▸ TASKS TO COMPLETE
A) Print the part of the Firefox discussion that begins at the words "After managing to" and stops after "by Scott B.".
B) Answer these from the Firefox discussion:
(i) What userid does the build system run under?
(ii) Which Firefox version does Scott B. think the previous Mageia version was?
(iii) How long did Firefox Quantum last on Ar's computer before being uninstalled?

BTW, there's no such user at /home/iurt/ so I don't know who coded that.
A bug in the package that builds the rpm.
Not a bug, just a leftover. The build system runs under the userid iurt,
so references to it are sometimes included in the packages it builds.

Regards, Dave Hodgins
--
Change ***@nomail.afraid.org to ***@teksavvy.com for
email replies.
Scott B.
2018-10-11 20:29:32 UTC
Permalink
Ar wrote:

[snip]
Post by Ar
I installed the latest version of Firefox, not knowing it was a large
re-write, and it broke 95% of my addons I use including the ones use to
stop Javascript.
After managing to sort out reverting to the older version
[snip]

I think the previous Mageia version was Firefox 52ESR, which has
reached EOL; hence, the new Mageia version is an update.

Why not use the new version instead of the EOL version? You could
switch to addons that work with the new version, and you may find
that you don't need some of your old addons anymore. It's still the
ESR version of Firefox.
Ar
2018-10-11 20:50:43 UTC
Permalink
Post by Scott B.
I think the previous Mageia version was Firefox 52ESR, which has
reached EOL; hence, the new Mageia version is an update.
Why not use the new version instead of the EOL version? You could
switch to addons that work with the new version, and you may find
that you don't need some of your old addons anymore. It's still the
ESR version of Firefox.
There are no new versions of any of the most needed addons that I use,
that's why Firefox Quantum lasted about 10 minutes on my computer before
uninstalling it.

▸ SUPPLIED MATERIAL
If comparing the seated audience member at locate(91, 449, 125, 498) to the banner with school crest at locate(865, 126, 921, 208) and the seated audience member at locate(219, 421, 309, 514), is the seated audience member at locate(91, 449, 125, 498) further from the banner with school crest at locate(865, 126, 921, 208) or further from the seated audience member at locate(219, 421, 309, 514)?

▸ ANSWERS FOR THE EXERCISE
A)
After managing to sort out reverting to the older version
[snip]

I think the previous Mageia version was Firefox 52ESR, which has
reached EOL; hence, the new Mageia version is an update.

Why not use the new version instead of the EOL version? You could
switch to addons that work with the new version, and you may find
that you don't need some of your old addons anymore. It's still the
ESR version of Firefox.
Ar
2018-10-11 20:50:43 UTC
Permalink
Post by Scott B.

B)
(i) iurt
(ii) Firefox 52ESR
(iii) About 10 minutes